Exercises >>
A: Answer these from the exercise physiology text:
(i) Which phase of stress is also called the stage of resistance?
(ii) What is the maladaptation from inadequate recovery known as?
(iii) If exercise causes muscle damage, how long may the changes take to revert to pre-exercise values?
B: Write what comes next in the exercise physiology text, picking up right after its final line.
#### Text shown
Principles of Exercise Physiology and Adaptation
The Biological Stress of Exercise[edit | edit source]
- Exercise and physical training are biological stressors. The body reacts similarly to exercise as it does to other stressors.
- Stress disrupts homeostasis and this leads to an adaptive response.
- The body's responses to a single bout of exercise are regulated by the principles of homeostasis. Homeostasis is defined as the ability of the body to maintain a stable internal environment for cells by closely regulating various critical variables such as pH, acid-base balance, oxygen tension, blood glucose concentration and body temperature.
- Specifically, in exercise – muscle contractions disturb homeostasis resulting in various responses.
- The type of adaptation is dependent on the overload stimulus.
- It is important for clinicians using exercise as a modality to understand the biological process of adaptation.
Stress[edit | edit source]
- Stressor = anything that causes stress or elicits the stress response
- Phases of stress:
- Acute phase – homeostatic adjustment (alarm reaction)
- Chronic phase – stressors accommodated by adaptations (stage of resistance)
- Exhaustion phase – maladaptations occur (state of exhaustion)
- Examples of stressors to the human body:
- Food deprivation
- Hypo- or hyperthermia
- Psychological challenges
- Social challenges
Exercise as a Stressor[edit | edit source]
- Acute phase:
- Acute responses to training - i.e. how the body responds to one bout of exercise
- Physiological, metabolic and neuromuscular changes that persist for the duration of the exercise bout and are in proportion to the increase in metabolic rate
- Metabolic rate = "metabolism per unit time especially as estimated by food consumption, energy released as heat, or oxygen used in metabolic processes"
- Changes are transient
- Chronic phase:
- When exercise bouts are repeated regularly, longer-term changes occur
- Training-induced adaptations occur and these are associated with improvement in exercise performance
- For example, a trained person:
- Has an increased capacity to resist fatigue
- Can generate more muscle power
- Has more refined motor coordination to perform specific tasks
- The nature of training adaptations is dependent on the type of exercise (endurance vs strength training)
- Recovery is defined as "the set of processes resulting in an athlete's renewed ability to meet or exceed previous performance levels"
- Recovery period is defined as "the time necessary for the various physiological parameters that were altered by exercise to return to resting values"
- Recovery should occur after each training session
- The metabolic rate should revert to the level it was before the start of exercise on the previous occasion
- The time course of recovery differs, depending on the marker of recovery
- Markers of recovery:
- If muscle damage is caused by exercise, changes may take weeks to months to revert back to pre-exercise values
- Exhaustion Phase:
- Inadequate recovery leads to maladaptation
- Accompanying symptoms of fatigue and impaired muscle function
- Increased risk of injury and illness
- Increased risk of cognitive and mood disturbances
- Known as overtraining
- Management of overtraining in competitive athletes is necessary as there is often an imbalance in wanting to continuously improve performance with training, but insufficient recovery periods between training sessions.
########
#### Recorded information
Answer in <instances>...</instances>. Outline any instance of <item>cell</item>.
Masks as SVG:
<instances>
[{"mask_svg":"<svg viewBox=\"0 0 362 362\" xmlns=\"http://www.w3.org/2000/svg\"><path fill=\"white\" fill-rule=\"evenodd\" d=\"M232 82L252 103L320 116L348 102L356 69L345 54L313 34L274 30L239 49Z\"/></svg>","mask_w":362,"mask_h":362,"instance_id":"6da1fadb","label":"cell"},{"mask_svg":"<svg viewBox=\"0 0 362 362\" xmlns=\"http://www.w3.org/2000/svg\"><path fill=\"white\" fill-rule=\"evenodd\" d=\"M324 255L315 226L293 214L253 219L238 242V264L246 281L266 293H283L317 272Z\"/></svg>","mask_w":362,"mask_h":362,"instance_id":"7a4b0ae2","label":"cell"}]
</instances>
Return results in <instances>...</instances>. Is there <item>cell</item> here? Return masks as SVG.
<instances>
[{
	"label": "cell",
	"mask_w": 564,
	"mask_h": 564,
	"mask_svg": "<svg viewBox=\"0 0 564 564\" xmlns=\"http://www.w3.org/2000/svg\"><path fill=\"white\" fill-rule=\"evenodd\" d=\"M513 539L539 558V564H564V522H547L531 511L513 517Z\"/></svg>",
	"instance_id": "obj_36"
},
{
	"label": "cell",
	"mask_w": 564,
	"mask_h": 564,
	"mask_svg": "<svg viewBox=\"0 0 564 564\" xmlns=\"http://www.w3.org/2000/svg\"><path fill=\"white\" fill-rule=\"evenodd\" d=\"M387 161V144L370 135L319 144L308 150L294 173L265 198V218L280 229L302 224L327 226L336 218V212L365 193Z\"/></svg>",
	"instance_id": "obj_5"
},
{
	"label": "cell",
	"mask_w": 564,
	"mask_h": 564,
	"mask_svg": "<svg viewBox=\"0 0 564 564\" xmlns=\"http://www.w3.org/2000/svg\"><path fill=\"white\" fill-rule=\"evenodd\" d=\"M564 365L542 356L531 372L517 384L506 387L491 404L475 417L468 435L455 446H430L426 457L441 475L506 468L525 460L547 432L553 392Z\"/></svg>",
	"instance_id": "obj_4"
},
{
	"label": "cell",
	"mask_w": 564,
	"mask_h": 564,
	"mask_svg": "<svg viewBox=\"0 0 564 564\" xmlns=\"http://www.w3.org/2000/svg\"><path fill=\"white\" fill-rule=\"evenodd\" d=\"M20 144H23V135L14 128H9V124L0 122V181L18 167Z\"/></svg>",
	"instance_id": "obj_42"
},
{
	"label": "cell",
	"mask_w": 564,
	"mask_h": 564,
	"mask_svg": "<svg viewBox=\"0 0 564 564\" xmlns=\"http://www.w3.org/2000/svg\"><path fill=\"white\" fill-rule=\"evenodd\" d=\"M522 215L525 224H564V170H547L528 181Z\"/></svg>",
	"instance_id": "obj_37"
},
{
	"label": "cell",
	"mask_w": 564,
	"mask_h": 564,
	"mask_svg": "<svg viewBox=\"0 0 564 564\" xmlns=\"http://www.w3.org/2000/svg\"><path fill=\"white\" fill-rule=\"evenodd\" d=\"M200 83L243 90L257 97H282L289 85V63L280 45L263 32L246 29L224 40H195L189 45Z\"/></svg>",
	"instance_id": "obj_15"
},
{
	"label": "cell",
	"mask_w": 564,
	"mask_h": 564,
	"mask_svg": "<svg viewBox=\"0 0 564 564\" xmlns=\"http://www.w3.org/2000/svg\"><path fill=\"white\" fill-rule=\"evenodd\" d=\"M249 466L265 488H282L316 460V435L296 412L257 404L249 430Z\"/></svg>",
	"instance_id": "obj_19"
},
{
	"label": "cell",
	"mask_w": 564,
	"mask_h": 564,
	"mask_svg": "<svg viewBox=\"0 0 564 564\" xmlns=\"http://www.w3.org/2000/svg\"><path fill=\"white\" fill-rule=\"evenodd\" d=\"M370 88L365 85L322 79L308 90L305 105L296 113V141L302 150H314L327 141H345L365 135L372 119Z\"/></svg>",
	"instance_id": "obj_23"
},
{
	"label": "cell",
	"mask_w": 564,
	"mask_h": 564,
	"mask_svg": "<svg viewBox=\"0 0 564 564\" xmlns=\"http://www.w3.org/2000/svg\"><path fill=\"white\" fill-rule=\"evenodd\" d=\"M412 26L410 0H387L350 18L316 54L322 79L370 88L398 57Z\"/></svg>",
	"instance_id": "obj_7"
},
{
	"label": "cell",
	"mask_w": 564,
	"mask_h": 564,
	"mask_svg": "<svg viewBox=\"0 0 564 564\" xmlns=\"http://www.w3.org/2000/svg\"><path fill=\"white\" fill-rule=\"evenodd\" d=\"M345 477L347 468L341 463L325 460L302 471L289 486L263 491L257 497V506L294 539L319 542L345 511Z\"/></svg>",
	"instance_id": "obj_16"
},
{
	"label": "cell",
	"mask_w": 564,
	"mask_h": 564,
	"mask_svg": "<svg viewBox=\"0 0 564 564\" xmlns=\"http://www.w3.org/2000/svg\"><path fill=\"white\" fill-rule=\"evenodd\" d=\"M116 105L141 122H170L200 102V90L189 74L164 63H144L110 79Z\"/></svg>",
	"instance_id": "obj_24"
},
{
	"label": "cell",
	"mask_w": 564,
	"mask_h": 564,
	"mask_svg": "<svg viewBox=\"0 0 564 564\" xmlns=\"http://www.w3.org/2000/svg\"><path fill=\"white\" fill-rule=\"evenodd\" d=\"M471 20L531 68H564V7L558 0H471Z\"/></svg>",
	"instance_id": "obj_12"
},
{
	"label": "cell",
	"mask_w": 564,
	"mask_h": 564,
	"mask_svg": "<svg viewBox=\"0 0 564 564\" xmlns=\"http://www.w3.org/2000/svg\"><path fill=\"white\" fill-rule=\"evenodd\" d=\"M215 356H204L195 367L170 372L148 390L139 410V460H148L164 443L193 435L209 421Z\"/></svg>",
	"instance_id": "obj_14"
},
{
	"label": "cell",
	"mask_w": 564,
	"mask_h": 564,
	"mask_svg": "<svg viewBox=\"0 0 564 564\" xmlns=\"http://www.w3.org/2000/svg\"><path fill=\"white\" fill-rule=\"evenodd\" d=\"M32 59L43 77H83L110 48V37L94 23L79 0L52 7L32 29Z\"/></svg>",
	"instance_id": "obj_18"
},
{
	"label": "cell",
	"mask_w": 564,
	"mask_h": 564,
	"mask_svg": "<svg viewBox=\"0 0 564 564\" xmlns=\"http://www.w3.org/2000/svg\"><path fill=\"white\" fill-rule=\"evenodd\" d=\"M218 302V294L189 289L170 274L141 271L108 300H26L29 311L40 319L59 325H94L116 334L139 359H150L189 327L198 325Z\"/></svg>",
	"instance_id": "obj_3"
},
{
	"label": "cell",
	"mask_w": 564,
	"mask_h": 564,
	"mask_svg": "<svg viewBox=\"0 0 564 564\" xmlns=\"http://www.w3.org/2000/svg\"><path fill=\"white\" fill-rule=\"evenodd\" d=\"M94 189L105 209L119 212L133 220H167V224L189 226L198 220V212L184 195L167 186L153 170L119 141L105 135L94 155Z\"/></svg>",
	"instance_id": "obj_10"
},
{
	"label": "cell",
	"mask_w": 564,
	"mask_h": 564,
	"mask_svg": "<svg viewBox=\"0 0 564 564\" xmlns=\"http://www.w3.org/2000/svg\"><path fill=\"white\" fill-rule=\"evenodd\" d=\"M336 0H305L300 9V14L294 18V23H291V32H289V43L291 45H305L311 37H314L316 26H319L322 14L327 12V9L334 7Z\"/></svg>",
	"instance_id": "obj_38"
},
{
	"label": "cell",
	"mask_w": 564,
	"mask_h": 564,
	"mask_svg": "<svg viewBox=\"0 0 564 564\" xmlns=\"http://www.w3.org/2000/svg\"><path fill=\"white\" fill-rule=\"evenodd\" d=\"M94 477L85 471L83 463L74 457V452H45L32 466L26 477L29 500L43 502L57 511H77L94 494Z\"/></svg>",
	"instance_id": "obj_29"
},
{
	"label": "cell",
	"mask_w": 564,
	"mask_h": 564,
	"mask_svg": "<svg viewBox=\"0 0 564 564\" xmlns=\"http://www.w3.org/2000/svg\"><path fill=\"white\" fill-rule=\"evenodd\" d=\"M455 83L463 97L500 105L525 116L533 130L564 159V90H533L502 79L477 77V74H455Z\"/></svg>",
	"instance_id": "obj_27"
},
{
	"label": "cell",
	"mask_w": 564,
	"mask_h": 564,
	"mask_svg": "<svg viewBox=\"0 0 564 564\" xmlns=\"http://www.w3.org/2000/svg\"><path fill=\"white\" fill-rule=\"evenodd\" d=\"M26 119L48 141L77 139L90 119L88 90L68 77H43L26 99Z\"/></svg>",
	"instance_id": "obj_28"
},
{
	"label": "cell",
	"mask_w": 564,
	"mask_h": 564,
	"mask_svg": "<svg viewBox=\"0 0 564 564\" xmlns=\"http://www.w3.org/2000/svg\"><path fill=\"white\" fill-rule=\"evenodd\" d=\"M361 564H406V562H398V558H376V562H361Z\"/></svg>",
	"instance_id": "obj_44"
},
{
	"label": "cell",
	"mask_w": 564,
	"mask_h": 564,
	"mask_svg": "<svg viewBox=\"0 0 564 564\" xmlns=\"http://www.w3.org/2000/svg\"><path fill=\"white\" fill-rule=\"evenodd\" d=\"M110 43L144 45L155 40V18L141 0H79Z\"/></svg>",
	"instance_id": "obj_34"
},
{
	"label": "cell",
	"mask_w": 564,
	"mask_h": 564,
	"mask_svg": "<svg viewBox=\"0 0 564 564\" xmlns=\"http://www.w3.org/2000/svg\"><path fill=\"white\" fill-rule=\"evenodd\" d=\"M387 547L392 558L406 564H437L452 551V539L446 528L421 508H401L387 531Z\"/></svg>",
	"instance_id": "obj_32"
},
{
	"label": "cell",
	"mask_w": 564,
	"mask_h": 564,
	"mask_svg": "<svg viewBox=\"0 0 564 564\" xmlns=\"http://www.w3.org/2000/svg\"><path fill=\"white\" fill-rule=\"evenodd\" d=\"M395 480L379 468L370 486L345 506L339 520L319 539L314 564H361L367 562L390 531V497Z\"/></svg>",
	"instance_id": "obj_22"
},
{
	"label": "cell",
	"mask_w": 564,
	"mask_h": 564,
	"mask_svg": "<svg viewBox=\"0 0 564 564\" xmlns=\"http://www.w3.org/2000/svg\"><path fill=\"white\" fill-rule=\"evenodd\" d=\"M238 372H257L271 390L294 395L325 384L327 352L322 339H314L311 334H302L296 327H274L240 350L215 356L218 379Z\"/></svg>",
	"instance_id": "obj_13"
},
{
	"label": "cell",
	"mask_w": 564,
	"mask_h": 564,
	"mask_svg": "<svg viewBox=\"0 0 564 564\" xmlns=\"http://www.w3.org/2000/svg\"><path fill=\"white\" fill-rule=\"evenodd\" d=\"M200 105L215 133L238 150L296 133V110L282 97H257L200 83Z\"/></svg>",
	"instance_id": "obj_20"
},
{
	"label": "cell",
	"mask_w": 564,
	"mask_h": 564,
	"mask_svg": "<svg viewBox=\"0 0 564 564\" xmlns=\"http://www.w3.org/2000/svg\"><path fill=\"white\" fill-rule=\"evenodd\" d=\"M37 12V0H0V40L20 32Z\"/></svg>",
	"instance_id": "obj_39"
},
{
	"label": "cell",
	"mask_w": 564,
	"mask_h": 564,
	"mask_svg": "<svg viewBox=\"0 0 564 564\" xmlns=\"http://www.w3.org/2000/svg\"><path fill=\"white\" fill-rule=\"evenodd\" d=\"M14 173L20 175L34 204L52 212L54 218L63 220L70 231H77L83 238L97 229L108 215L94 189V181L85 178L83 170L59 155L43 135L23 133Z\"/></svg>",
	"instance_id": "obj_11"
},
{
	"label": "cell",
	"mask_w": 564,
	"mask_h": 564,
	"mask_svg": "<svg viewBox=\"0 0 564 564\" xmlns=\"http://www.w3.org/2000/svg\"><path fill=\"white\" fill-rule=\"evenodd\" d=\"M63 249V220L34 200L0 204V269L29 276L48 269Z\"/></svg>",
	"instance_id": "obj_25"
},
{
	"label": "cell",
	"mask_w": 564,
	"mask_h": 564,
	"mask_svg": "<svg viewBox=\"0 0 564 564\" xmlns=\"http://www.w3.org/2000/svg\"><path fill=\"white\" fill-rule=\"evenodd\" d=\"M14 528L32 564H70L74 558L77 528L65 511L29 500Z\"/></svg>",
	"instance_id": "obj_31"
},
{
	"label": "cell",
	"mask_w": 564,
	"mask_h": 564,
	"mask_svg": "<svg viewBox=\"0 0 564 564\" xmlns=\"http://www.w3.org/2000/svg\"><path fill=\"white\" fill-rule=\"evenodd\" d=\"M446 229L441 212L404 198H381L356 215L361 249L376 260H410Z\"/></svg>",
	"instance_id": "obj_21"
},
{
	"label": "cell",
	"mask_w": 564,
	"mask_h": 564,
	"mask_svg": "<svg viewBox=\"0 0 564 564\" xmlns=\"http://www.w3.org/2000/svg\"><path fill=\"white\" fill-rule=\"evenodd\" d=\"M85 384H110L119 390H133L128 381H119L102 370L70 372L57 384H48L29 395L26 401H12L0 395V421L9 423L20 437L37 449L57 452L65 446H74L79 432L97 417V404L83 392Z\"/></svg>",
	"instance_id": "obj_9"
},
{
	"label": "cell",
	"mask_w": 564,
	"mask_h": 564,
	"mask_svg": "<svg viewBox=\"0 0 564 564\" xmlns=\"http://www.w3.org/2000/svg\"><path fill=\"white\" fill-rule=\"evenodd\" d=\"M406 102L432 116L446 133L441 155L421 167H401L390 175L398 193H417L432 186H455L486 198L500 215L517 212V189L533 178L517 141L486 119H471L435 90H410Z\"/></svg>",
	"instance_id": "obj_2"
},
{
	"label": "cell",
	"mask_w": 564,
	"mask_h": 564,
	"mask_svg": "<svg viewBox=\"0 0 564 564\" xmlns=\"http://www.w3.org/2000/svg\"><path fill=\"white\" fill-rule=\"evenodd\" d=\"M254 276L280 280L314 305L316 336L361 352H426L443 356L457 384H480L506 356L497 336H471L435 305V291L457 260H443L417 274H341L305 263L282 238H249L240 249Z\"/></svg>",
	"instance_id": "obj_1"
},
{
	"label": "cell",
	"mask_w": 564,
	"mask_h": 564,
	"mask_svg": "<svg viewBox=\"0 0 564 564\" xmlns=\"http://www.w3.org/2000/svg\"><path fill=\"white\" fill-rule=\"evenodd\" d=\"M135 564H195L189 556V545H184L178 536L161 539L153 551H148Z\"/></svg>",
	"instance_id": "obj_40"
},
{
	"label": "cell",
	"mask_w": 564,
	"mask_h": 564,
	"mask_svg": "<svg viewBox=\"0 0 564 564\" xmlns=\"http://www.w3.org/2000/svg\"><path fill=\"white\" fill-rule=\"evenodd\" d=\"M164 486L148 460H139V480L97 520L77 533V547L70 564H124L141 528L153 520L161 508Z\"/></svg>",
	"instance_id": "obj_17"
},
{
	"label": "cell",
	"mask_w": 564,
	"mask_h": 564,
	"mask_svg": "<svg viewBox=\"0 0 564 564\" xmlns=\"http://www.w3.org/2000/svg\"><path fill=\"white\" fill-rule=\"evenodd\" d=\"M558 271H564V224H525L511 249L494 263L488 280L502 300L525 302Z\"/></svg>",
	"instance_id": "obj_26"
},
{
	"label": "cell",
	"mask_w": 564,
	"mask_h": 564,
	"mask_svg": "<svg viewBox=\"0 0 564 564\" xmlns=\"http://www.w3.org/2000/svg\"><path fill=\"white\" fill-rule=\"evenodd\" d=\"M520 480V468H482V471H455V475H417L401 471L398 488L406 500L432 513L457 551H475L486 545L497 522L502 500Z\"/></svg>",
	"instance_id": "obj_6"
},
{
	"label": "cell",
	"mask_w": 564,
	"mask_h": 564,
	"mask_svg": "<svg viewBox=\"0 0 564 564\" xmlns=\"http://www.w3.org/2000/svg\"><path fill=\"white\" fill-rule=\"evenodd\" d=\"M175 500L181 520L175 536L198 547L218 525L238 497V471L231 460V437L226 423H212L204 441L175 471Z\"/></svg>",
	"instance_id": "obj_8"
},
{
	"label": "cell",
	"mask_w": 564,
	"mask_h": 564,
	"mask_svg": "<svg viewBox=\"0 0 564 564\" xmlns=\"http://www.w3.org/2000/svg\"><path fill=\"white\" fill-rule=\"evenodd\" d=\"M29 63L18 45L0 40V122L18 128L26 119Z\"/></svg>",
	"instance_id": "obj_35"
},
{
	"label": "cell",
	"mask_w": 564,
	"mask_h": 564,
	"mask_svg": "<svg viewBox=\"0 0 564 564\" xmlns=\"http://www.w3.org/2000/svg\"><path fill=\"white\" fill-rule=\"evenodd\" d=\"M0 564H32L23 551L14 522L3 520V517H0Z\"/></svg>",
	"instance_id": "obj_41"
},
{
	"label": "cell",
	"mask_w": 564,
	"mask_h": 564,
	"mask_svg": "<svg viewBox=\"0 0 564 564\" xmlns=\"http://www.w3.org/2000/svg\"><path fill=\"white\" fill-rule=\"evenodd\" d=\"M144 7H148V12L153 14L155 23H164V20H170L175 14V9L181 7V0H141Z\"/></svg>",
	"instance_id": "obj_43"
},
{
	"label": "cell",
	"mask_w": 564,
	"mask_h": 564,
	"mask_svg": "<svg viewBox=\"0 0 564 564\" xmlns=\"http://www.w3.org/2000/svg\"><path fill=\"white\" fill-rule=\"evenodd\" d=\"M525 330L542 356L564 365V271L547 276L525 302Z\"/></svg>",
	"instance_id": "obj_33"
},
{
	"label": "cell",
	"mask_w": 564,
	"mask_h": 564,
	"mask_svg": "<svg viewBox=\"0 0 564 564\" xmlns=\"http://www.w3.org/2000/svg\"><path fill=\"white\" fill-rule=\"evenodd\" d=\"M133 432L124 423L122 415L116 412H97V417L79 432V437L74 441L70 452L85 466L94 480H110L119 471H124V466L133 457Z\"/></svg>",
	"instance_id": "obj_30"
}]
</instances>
########
Answers provided >>
A:
(i) The chronic phase.
(ii) Overtraining.
(iii) Weeks to months.

B:
Principles of Biology[edit | edit source]
Principle of Dose and Response[edit | edit source]
- Exercise dose = training session stimulus
- Exercise dose can be quantified through wearable devices measuring the:
- Impact forces
- Exercise response = the athlete’s outcome from a training session
Overload Principle[edit | edit source]
- The overload principle states that habitually overloading a system causes it to respond and adapt
- The overload principle can be quantified according to load (intensity and duration), repetition, rest and frequency
- Load refers to the intensity of the exercise stressor. For example, in strength training it can refer to the amount of resistance or in swimming it can refer to speed. The greater the load, the greater the fatigue and recovery time needed.
- Repetition refers to the number of times that a load is applied.
- Rest refers to the time interval between repetitions.
- Frequency refers to the number of training sessions per week.
- Practical ways to do this:
- Increasing the weight
- Increasing the distance
- Increasing the intensity
- Decreasing the rest period between sets and/or sessions.
The overload principle forms the base of all training programmes and assists athletes in reaching peak performance.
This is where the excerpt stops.